■ **WHAT THIS TASK INVOLVES**
Switch every "grassy bank" in these lines to "grassy slope" and repeat the lines with nothing else changed.

BEGIN LISTED RECORDS

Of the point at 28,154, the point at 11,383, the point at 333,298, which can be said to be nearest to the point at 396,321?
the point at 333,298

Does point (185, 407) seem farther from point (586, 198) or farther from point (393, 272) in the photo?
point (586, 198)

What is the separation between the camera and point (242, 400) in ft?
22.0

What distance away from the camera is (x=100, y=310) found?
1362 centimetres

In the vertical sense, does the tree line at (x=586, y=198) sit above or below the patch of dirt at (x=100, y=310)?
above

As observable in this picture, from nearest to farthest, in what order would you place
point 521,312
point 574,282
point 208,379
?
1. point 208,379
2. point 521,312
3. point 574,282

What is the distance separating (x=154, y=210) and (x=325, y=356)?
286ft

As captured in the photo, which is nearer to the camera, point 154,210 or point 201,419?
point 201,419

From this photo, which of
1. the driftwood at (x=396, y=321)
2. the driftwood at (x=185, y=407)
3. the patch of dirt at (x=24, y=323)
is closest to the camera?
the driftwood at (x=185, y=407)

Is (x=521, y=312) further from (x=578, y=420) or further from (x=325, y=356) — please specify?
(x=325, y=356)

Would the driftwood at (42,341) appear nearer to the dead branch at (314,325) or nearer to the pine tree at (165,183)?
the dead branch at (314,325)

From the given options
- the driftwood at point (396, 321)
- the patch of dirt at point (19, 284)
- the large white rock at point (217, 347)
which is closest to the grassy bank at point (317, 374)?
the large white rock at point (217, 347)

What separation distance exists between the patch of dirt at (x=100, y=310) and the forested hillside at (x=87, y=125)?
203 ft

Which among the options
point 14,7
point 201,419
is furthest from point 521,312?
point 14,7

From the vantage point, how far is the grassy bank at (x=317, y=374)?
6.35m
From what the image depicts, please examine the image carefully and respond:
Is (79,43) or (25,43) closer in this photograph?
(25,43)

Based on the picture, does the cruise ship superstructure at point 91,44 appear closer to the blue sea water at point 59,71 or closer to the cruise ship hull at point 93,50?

END LISTED RECORDS

■ **COMPLETE RESPONSE**
Of the point at 28,154, the point at 11,383, the point at 333,298, which can be said to be nearest to the point at 396,321?
the point at 333,298

Does point (185, 407) seem farther from point (586, 198) or farther from point (393, 272) in the photo?
point (586, 198)

What is the separation between the camera and point (242, 400) in ft?
22.0

What distance away from the camera is (x=100, y=310) found?
1362 centimetres

In the vertical sense, does the tree line at (x=586, y=198) sit above or below the patch of dirt at (x=100, y=310)?
above

As observable in this picture, from nearest to farthest, in what order would you place
point 521,312
point 574,282
point 208,379
?
1. point 208,379
2. point 521,312
3. point 574,282

What is the distance separating (x=154, y=210) and (x=325, y=356)?
286ft

As captured in the photo, which is nearer to the camera, point 154,210 or point 201,419?
point 201,419

From this photo, which of
1. the driftwood at (x=396, y=321)
2. the driftwood at (x=185, y=407)
3. the patch of dirt at (x=24, y=323)
is closest to the camera?
the driftwood at (x=185, y=407)

Is (x=521, y=312) further from (x=578, y=420) or further from (x=325, y=356) — please specify?
(x=325, y=356)

Would the driftwood at (42,341) appear nearer to the dead branch at (314,325) or nearer to the pine tree at (165,183)?
the dead branch at (314,325)

From the given options
- the driftwood at point (396, 321)
- the patch of dirt at point (19, 284)
- the large white rock at point (217, 347)
which is closest to the grassy slope at point (317, 374)?
the large white rock at point (217, 347)

What separation distance exists between the patch of dirt at (x=100, y=310) and the forested hillside at (x=87, y=125)?
203 ft

Which among the options
point 14,7
point 201,419
is furthest from point 521,312?
point 14,7

From the vantage point, how far is the grassy slope at (x=317, y=374)?
6.35m
From what the image depicts, please examine the image carefully and respond:
Is (79,43) or (25,43) closer in this photograph?
(25,43)

Based on the picture, does the cruise ship superstructure at point 91,44 appear closer to the blue sea water at point 59,71 or closer to the cruise ship hull at point 93,50?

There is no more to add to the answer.